HELSINKI (Reuters) - Qualcomm (QCOM.O), MySpace (NWSA.O) and 12 more companies joined the Symbian camp on Thursday, giving the mobile operating system larger scale than Google's (GOOG.O) Android in the handset software battleground.
The focus of the cellphone market has been shifting to software development since Google and Apple (AAPL.O) entered the mobile market during the past two years.
The market for software platforms on cellphones is led by the Symbian operating system but it has lost ground over the last year to Apple, Research in Motion and other newcomers.
Nokia (NOK1V.HE), the world's No.1 cellphone maker, last year bought out other shareholders of UK-based smartphone software maker Symbian and has pledged to make its software royalty-free to other phone makers in response to new rivals.
Since then, 78 companies have said they plan to join the Symbian Foundation to get access to its software.
Atelier, Bank of America (BAC.N), Gemalto, Imagination Technologies, Mobica, Nanoradio, Omron Software, SanDisk (SNDK.O), SESCA, SiRF Technology SIRF.O and VirtualLogix said on Thursday they would join the foundation.

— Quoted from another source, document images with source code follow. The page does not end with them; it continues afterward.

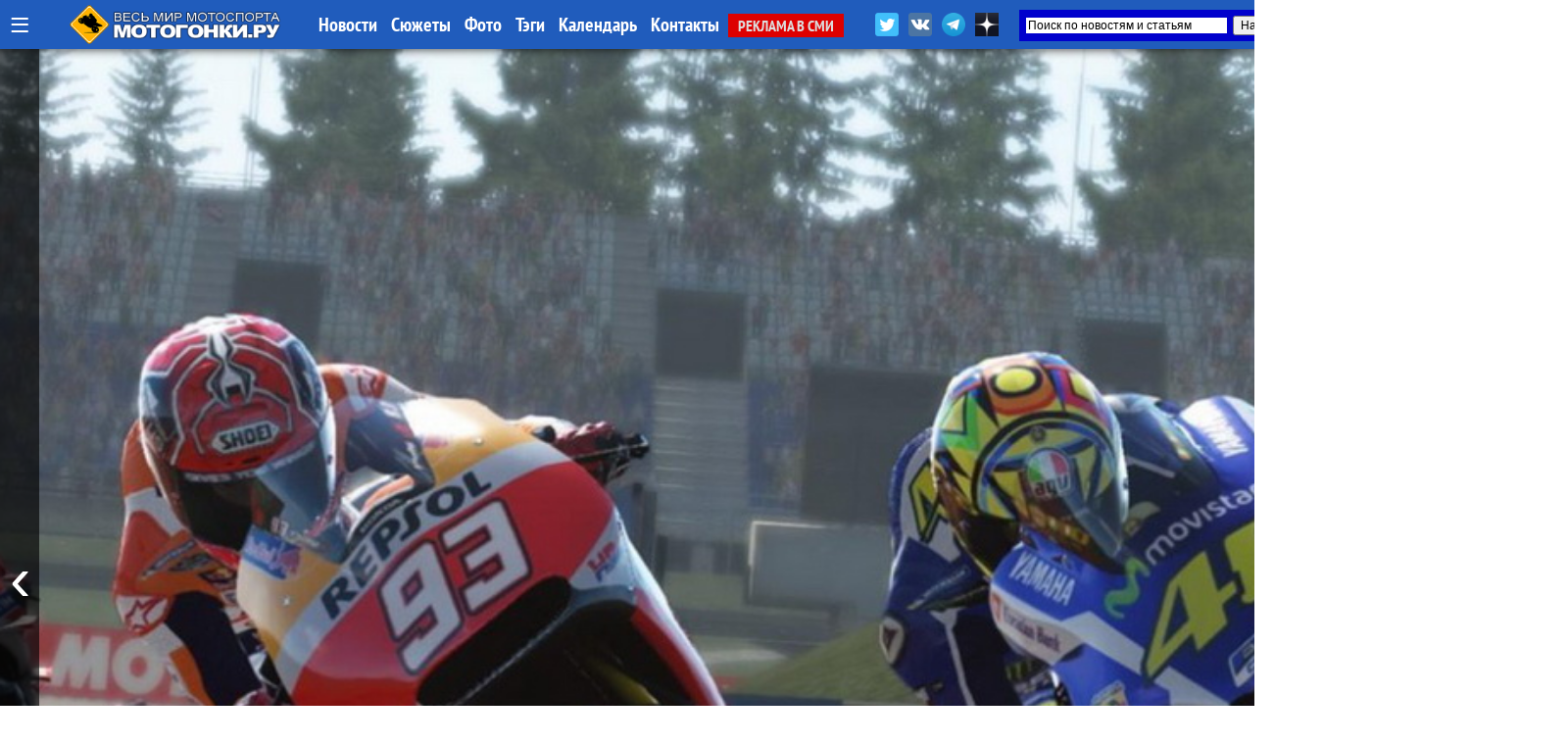

--- FILE ---
content_type: application/javascript; charset=UTF-8
request_url: https://motogonki.ru/js/google_service.js
body_size: 268
content:

function GS_googleAddAdSenseService() {};
function GS_googleEnableAllServices() {};
function GS_googleResetAllServices() {};
function GS_googleGetIdsForAdSenseService() {};
function GS_googleFindService() {};
function GS_googleGetExpIdsForAdSense() {};
var GS_googleServiceIds_ = GS_googleServiceIds_ || {};

function GA_googleSetCookieOptions() {};
function GA_googleSetTagForChildDirectedTreatment() {};
function GA_googleAddSlot() {};
function GA_googleFetchAds() {};
function GA_googleUseIframeRendering() {};
function GA_googleUseFriendlyIframeRendering() {};
function GA_googleUseFriendlyIframeSRARendering() {};
function GA_googleUseSyncSRARendering() {};
function GA_googleDomainResetUrl() {};
function GA_googleFillSlot() {};
function GA_googleFillSlotWithSize() {};
function GA_googleResetAll() {};
function GA_googleNoFetch() {};
function GA_googleDelayFetch() {};
function GA_googleAddAttr() {};
function GA_googleAddAdSensePageAttr() {};
function GA_googleAddAdSenseSlotAttr() {};
function GA_googleCreateDomIframe() {};
function GA_googleSetAdContentsBySlot() {};
function GA_googleSetAdContentsBySlotForSync() {};
function GA_googleSetAdContentsBySlotForAsync() {};
function GA_googleSyncAdSlotLoaded() {};
function GA_googleReallyFetchAds() {};
function GA_GoogleAdSlotContent() {};
function GA_CookieInfo() {}
var GA_jstiming = GA_jstiming || {};
var GA_googleEnv = GA_googleEnv || {};
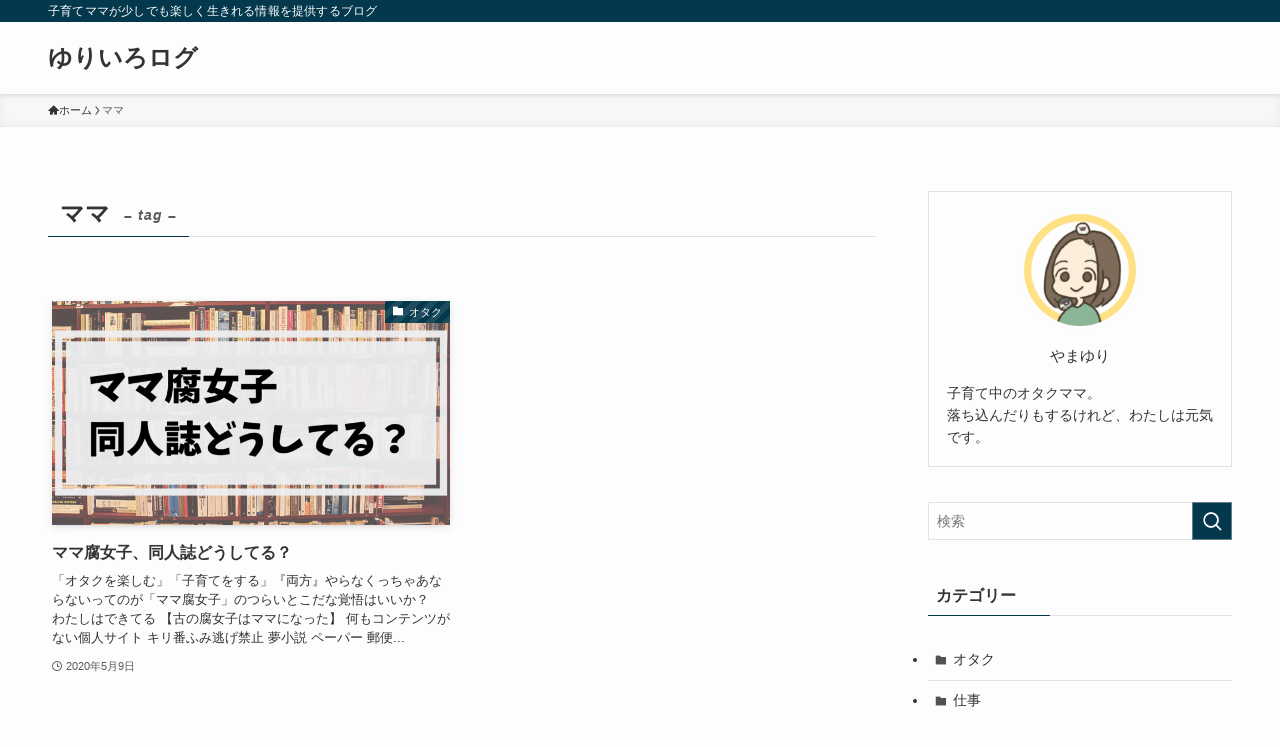

--- FILE ---
content_type: text/html; charset=utf-8
request_url: https://www.google.com/recaptcha/api2/aframe
body_size: 268
content:
<!DOCTYPE HTML><html><head><meta http-equiv="content-type" content="text/html; charset=UTF-8"></head><body><script nonce="p79WRlQNWneHftVj0ODkLQ">/** Anti-fraud and anti-abuse applications only. See google.com/recaptcha */ try{var clients={'sodar':'https://pagead2.googlesyndication.com/pagead/sodar?'};window.addEventListener("message",function(a){try{if(a.source===window.parent){var b=JSON.parse(a.data);var c=clients[b['id']];if(c){var d=document.createElement('img');d.src=c+b['params']+'&rc='+(localStorage.getItem("rc::a")?sessionStorage.getItem("rc::b"):"");window.document.body.appendChild(d);sessionStorage.setItem("rc::e",parseInt(sessionStorage.getItem("rc::e")||0)+1);localStorage.setItem("rc::h",'1768618003144');}}}catch(b){}});window.parent.postMessage("_grecaptcha_ready", "*");}catch(b){}</script></body></html>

In December Google's Android camp announced new members, increasing its membership to 47.
Nokia will contribute Symbian's assets to the not-for-profit Symbian Foundation, uniting with leading handset makers, network operators and communications chipmakers to create an open-source platform.
Nokia has said it sees the Symbian Foundation as a faster way to bring new products to market. Foundation members also avoid having to pay fees to outside software developers.
Nokia expects to release the first Symbian Foundation software this year and introduce a new platform by June 2010.